Back in may Daniel competed for a Maryland Distinguished Scholars Award. It is a monetary award that encourages students to stay in their home state of Maryland to attend college. 3000.00 a year for four years if the winner keeps up their grades. Reality is that with the cost of college this was a drop in the bucket, but the honor was more significant. 4500 students applied in the academic category and 710 applied in the talent in the arts category. You have to be nominated to even apply and Daniel was. For him it was in the visual arts category.
So back in may we went to the "audition" which for him was a review of his portfolio and an interview. Students from all over the state gathered to show their stuff. Competition was stiff and while Daniel went into a room with a panel of judges, Bryan and I waited with all the other parents wondering, what if. I marveled at how some parents were primping their soprano daughters, or pep talking their sons, all dressed to the nines of course. Suits and ties. Nerves blazing.

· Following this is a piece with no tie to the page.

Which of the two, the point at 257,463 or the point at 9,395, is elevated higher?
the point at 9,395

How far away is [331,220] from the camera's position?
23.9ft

I had to wonder what the judges thought as he calmly strode into the room wearing bell-bottom-zipper-laden-torn-to-shreds jeans, a cirque du soleil t-shirt, and his hair in a bun with chop sticks. Of course maybe the look helped, although I know for Daniel that didn't even cross his mind. He wasn't dressed to impress. He was there with his art, for his art. Nuf said.
Of course after the interview I wanted to know all the details but would have to settle with a cryptic response of how it went until we received news in august.
In august the letter came. He had been selected. 350 total, out of that 85 in the talent category, out of that 27 were visual artists.
Who'd a thought.
So Saturday we went to Bowie State University to sit through some speeches that recognized the winners. They also had the visual arts winners exhibit their work.
During the exhibit Bryan and I found a vantage point to spy on our son as he stood with his work and discussed it with interested viewers. A proud moment for mom and dad. Later, in the auditorium, as he was asked to stand with all the other winners, I had to hold my breath. More pride.
And I thought of the murdered girl.
How is it we can have such a spectrum in the same society? Accomplishment and violence in the same education system? It seems impossible.
And as I listened to the the applause for the winners, sitting next to Daniel looking up at him as he stood there, (this time with his hair in a bun, various colored hair wraps with silver trinkets hanging from them) the moment slowed down and caught in time for me. It was one of those visual snapshots that becomes a memory.
Congratulations Daniel. We are so proud of you.